To be done:
Repeat each line of the material below exactly as it appears, minus any pictures.

Scene question records
-------------------------

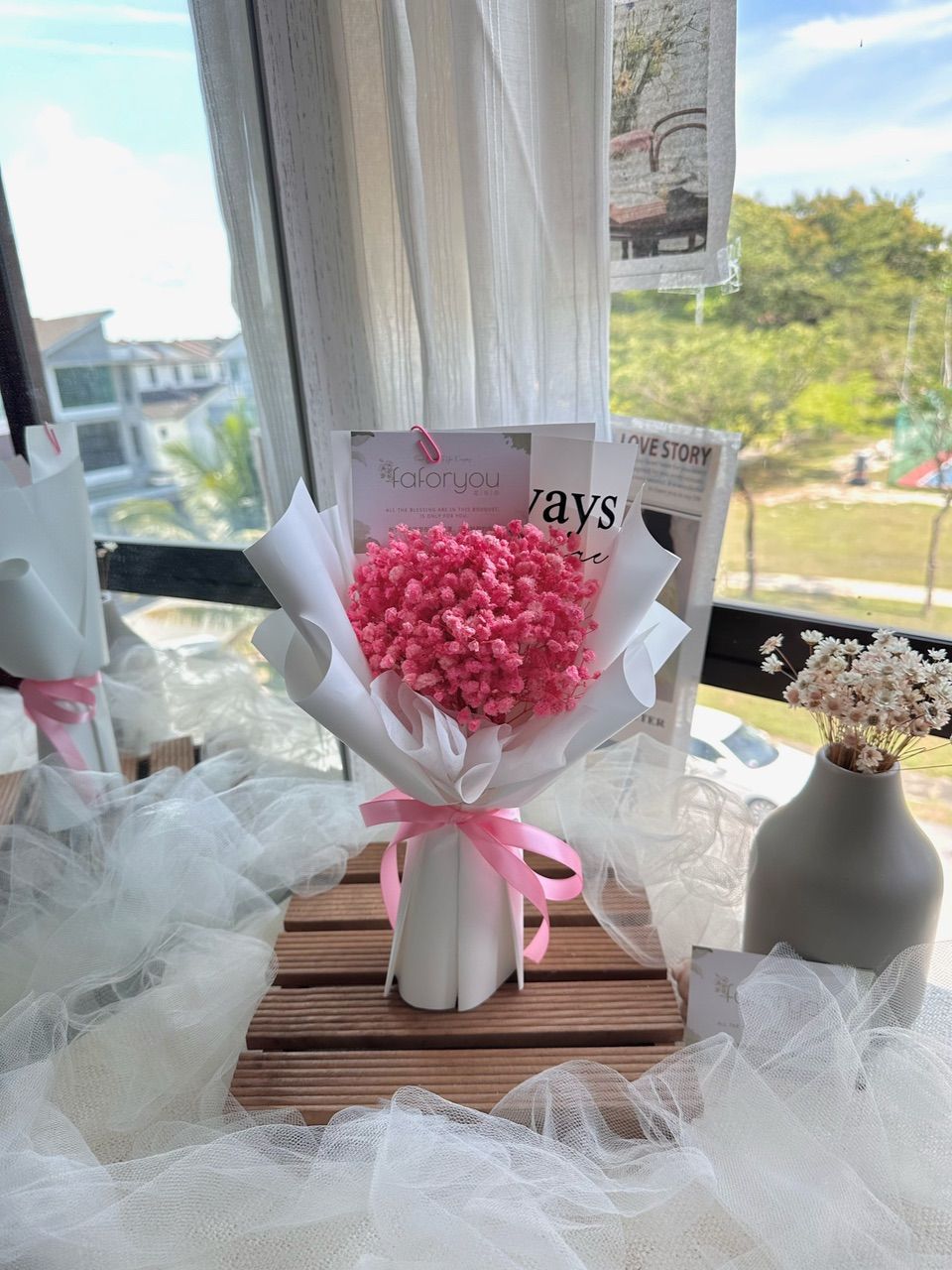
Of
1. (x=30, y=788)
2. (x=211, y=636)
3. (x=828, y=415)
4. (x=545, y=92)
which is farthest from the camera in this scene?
(x=828, y=415)

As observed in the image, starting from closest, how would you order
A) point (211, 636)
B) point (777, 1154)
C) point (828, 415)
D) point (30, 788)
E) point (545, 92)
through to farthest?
point (777, 1154)
point (545, 92)
point (30, 788)
point (211, 636)
point (828, 415)

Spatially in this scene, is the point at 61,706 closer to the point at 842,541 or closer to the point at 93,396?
the point at 93,396

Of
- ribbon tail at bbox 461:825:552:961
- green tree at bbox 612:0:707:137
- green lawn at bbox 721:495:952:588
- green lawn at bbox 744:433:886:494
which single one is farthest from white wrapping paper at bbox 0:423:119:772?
green lawn at bbox 744:433:886:494

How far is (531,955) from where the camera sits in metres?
0.85

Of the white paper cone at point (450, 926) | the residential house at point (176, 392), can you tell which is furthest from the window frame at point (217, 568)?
the white paper cone at point (450, 926)

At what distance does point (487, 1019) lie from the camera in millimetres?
792

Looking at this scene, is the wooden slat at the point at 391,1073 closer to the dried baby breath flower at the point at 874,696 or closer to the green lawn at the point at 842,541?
the dried baby breath flower at the point at 874,696

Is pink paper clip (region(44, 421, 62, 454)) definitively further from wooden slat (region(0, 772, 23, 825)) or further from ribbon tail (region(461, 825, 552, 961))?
ribbon tail (region(461, 825, 552, 961))

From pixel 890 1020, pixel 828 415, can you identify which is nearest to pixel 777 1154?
pixel 890 1020

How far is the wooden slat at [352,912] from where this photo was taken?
0.93 m

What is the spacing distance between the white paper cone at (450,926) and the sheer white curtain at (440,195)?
1.60 feet

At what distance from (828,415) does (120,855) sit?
124 cm

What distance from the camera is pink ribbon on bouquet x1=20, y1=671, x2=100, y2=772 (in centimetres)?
99

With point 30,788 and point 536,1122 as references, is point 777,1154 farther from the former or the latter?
point 30,788
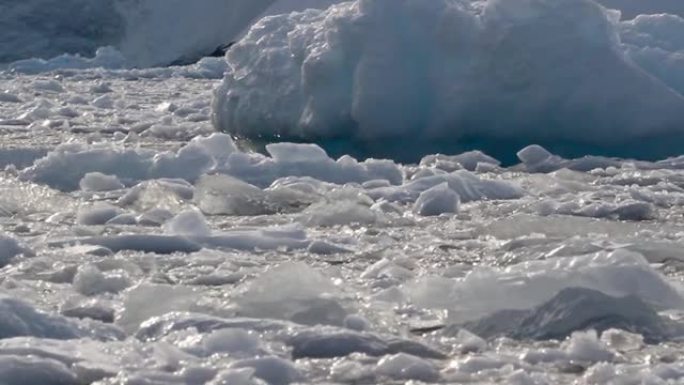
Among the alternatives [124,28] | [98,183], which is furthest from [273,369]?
[124,28]

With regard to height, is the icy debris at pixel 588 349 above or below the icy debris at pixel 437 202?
below

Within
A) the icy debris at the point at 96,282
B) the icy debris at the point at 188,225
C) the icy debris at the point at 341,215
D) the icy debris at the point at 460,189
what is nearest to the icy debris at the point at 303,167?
the icy debris at the point at 460,189

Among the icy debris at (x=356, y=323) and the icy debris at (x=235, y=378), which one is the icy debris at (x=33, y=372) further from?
the icy debris at (x=356, y=323)

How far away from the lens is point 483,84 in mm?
7527

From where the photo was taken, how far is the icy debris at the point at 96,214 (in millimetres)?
5117

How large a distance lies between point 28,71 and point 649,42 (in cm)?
853

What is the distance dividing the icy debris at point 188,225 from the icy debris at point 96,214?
419 mm

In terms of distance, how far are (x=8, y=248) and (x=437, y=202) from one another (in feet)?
5.73

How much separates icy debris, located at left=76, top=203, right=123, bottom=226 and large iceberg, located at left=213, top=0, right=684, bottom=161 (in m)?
2.44

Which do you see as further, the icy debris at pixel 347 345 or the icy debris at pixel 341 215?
the icy debris at pixel 341 215

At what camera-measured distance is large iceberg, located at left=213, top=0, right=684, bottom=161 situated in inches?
292

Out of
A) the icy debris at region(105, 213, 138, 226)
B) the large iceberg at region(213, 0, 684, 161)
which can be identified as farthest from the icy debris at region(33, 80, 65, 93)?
the icy debris at region(105, 213, 138, 226)

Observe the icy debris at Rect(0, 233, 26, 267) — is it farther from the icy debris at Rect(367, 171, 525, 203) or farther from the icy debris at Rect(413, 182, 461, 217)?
the icy debris at Rect(367, 171, 525, 203)

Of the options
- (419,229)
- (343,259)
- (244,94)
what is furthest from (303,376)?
(244,94)
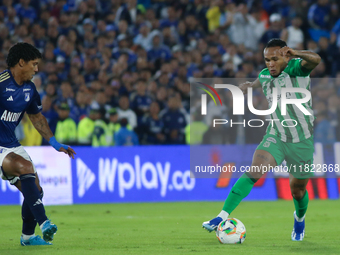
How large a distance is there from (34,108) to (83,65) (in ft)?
33.9

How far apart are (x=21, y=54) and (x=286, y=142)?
11.3 ft

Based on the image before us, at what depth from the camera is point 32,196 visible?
6.27 metres

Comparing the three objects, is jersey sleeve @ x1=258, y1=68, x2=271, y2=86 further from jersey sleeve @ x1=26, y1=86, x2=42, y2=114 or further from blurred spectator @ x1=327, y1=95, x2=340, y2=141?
blurred spectator @ x1=327, y1=95, x2=340, y2=141

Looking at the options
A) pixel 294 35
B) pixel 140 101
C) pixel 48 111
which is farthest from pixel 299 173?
pixel 294 35

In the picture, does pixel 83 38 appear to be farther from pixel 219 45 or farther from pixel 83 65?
pixel 219 45

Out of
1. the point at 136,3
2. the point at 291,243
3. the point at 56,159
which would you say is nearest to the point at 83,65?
the point at 136,3

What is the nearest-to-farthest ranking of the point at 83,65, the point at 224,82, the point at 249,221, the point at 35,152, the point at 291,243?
the point at 291,243, the point at 249,221, the point at 35,152, the point at 224,82, the point at 83,65

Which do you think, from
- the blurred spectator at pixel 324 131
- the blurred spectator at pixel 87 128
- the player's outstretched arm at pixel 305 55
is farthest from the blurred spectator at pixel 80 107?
the player's outstretched arm at pixel 305 55

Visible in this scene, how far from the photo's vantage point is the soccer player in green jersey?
704cm

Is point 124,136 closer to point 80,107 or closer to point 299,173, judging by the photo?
point 80,107

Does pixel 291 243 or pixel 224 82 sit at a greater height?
pixel 224 82

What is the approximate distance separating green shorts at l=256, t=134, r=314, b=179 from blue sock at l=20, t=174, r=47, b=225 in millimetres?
2803

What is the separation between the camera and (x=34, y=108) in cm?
686

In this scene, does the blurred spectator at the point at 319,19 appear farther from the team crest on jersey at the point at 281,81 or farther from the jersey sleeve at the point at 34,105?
the jersey sleeve at the point at 34,105
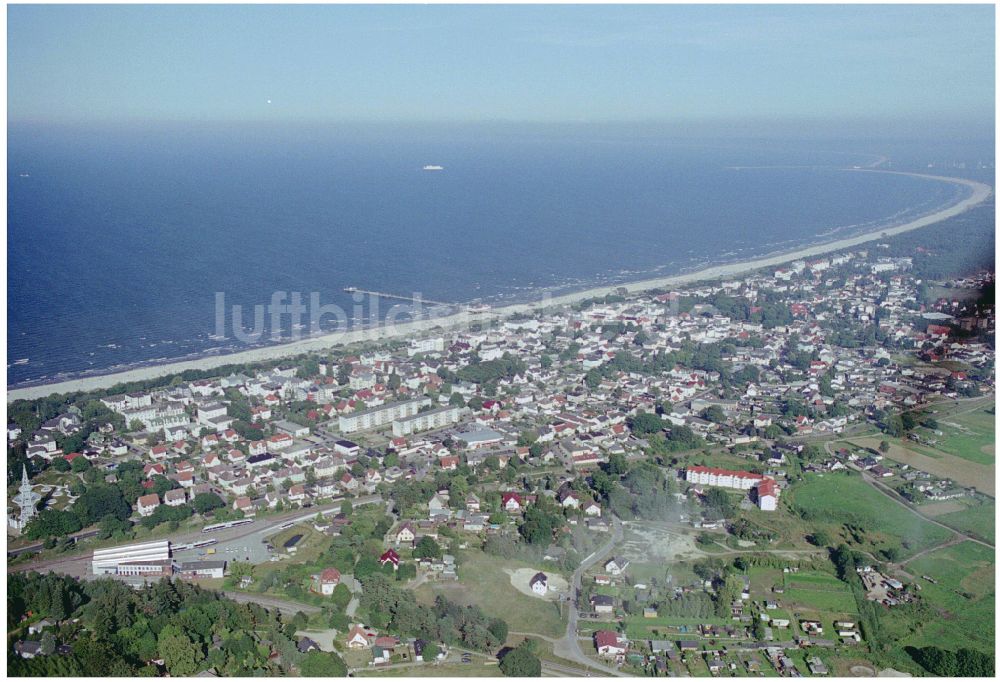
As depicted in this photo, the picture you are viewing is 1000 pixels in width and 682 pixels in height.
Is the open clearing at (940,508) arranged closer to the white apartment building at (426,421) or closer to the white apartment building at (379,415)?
the white apartment building at (426,421)

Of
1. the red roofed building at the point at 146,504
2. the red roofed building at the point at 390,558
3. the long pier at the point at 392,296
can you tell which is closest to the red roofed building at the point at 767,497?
the red roofed building at the point at 390,558

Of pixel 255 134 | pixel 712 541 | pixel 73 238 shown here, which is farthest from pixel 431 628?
pixel 255 134

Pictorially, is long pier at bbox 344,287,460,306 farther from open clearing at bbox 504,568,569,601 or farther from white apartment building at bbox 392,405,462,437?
open clearing at bbox 504,568,569,601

-------------------------

Solution to the problem:
Of
1. (x=30, y=788)
2. (x=211, y=636)
3. (x=828, y=415)
4. (x=545, y=92)
which is farthest from the camera in this scene?
(x=828, y=415)

As observed in the image, starting from closest, how would you order
A) point (211, 636)
B) point (777, 1154)
C) point (828, 415)
D) point (30, 788)
E) point (545, 92)
through to farthest?
point (777, 1154)
point (545, 92)
point (30, 788)
point (211, 636)
point (828, 415)

Spatially in this scene, is the point at 61,706 closer to the point at 842,541 or closer to the point at 93,396?
the point at 93,396

Of
- ribbon tail at bbox 461:825:552:961
- green tree at bbox 612:0:707:137
- green lawn at bbox 721:495:952:588
- green lawn at bbox 744:433:886:494
which single one is farthest from white wrapping paper at bbox 0:423:119:772?
green lawn at bbox 744:433:886:494

How far is (531,955) from where the camera sits in metres?
0.85

Of the white paper cone at point (450, 926) | the residential house at point (176, 392), can you tell which is furthest from the window frame at point (217, 568)?
the white paper cone at point (450, 926)

At what distance does point (487, 1019) lie from the camera in millimetres?
792

Looking at this scene, is the wooden slat at the point at 391,1073 closer to the dried baby breath flower at the point at 874,696 or closer to the green lawn at the point at 842,541?
the dried baby breath flower at the point at 874,696

Is pink paper clip (region(44, 421, 62, 454)) definitively further from wooden slat (region(0, 772, 23, 825)) or further from ribbon tail (region(461, 825, 552, 961))?
ribbon tail (region(461, 825, 552, 961))

From pixel 890 1020, pixel 828 415, can you identify which is nearest to pixel 777 1154?
pixel 890 1020

How far is the wooden slat at [352,912] from where this photo was taken?
0.93 m

What is the spacing distance between the white paper cone at (450,926) and the sheer white curtain at (440,195)?
1.60 feet

At what distance from (828,415) does (120,855) sit?
124 cm

What distance from the camera is pink ribbon on bouquet x1=20, y1=671, x2=100, y2=772 (in centimetres)?
99

With point 30,788 and point 536,1122 as references, is point 777,1154 farther from the former or the latter?
point 30,788
Among the alternatives [124,28] | [98,183], which is furthest from [273,369]?
[124,28]

With regard to height, is the icy debris at pixel 588 349 above or below the icy debris at pixel 437 202?
below

Within
A) the icy debris at the point at 96,282
B) the icy debris at the point at 188,225
C) the icy debris at the point at 341,215
D) the icy debris at the point at 460,189
what is nearest to the icy debris at the point at 303,167?
the icy debris at the point at 460,189

Among the icy debris at (x=356, y=323) and the icy debris at (x=235, y=378), which one is the icy debris at (x=33, y=372) further from?
the icy debris at (x=356, y=323)

How far away from the lens is point 483,84 in mm?
7527

From where the photo was taken, how far is the icy debris at the point at 96,214 (in millimetres)?
5117

How large a distance lies between point 28,71 and point 649,42 (in cm)?
853

What is the distance dividing the icy debris at point 188,225 from the icy debris at point 96,214?
419 mm

In terms of distance, how far are (x=8, y=248) and (x=437, y=202) from one another (in feet)?
5.73

How much separates icy debris, located at left=76, top=203, right=123, bottom=226 and large iceberg, located at left=213, top=0, right=684, bottom=161 (in m)?
2.44

Which do you see as further, the icy debris at pixel 347 345 or the icy debris at pixel 341 215?
the icy debris at pixel 341 215

At what camera-measured distance is large iceberg, located at left=213, top=0, right=684, bottom=161 situated in inches?
292

Out of
A) the icy debris at region(105, 213, 138, 226)
B) the large iceberg at region(213, 0, 684, 161)
which can be identified as farthest from the icy debris at region(33, 80, 65, 93)?
the icy debris at region(105, 213, 138, 226)

Observe the icy debris at Rect(0, 233, 26, 267) — is it farther from the icy debris at Rect(367, 171, 525, 203) or farther from the icy debris at Rect(413, 182, 461, 217)?
the icy debris at Rect(367, 171, 525, 203)

Of the options
- (419,229)
- (343,259)
- (244,94)
what is furthest from (303,376)?
(244,94)
How large a distance is there from (34,108) to (83,65) (in ft)?
33.9

How far apart are (x=21, y=54) and (x=286, y=142)?
11.3 ft

Based on the image before us, at what depth from the camera is point 32,196 visible?
6.27 metres

Comparing the three objects, is jersey sleeve @ x1=258, y1=68, x2=271, y2=86 further from jersey sleeve @ x1=26, y1=86, x2=42, y2=114 or further from blurred spectator @ x1=327, y1=95, x2=340, y2=141?
blurred spectator @ x1=327, y1=95, x2=340, y2=141

Looking at the options
A) pixel 294 35
B) pixel 140 101
C) pixel 48 111
which is farthest from pixel 299 173?
pixel 294 35

In the picture, does pixel 83 38 appear to be farther from pixel 219 45 or farther from pixel 83 65?
pixel 219 45

Out of
1. the point at 136,3
2. the point at 291,243
3. the point at 56,159
which would you say is nearest to the point at 83,65?
the point at 136,3

What is the nearest-to-farthest ranking of the point at 83,65, the point at 224,82, the point at 249,221, the point at 35,152, the point at 291,243?
the point at 291,243, the point at 249,221, the point at 35,152, the point at 224,82, the point at 83,65

Which do you think, from
- the blurred spectator at pixel 324 131
- the blurred spectator at pixel 87 128
- the player's outstretched arm at pixel 305 55
is farthest from the blurred spectator at pixel 80 107?
the player's outstretched arm at pixel 305 55

Visible in this scene, how far from the photo's vantage point is the soccer player in green jersey?
704cm

Is point 124,136 closer to point 80,107 or closer to point 299,173, judging by the photo?
point 80,107

Does pixel 291 243 or pixel 224 82 sit at a greater height?
pixel 224 82

What is the approximate distance separating green shorts at l=256, t=134, r=314, b=179 from blue sock at l=20, t=174, r=47, b=225 in millimetres?
2803

What is the separation between the camera and (x=34, y=108) in cm?
686

In this scene, does the blurred spectator at the point at 319,19 appear farther from the team crest on jersey at the point at 281,81 or farther from the jersey sleeve at the point at 34,105?
the jersey sleeve at the point at 34,105
As depicted in this photo, the picture you are viewing is 1000 pixels in width and 682 pixels in height.
Is the open clearing at (940,508) arranged closer to the white apartment building at (426,421) or closer to the white apartment building at (379,415)?
the white apartment building at (426,421)

Of
1. the red roofed building at the point at 146,504
2. the red roofed building at the point at 390,558
3. the long pier at the point at 392,296
can you tell which is closest to the red roofed building at the point at 767,497?
the red roofed building at the point at 390,558

Of pixel 255 134 | pixel 712 541 | pixel 73 238 shown here, which is farthest from pixel 431 628?
pixel 255 134

Pictorially, is long pier at bbox 344,287,460,306 farther from open clearing at bbox 504,568,569,601 or farther from white apartment building at bbox 392,405,462,437?
open clearing at bbox 504,568,569,601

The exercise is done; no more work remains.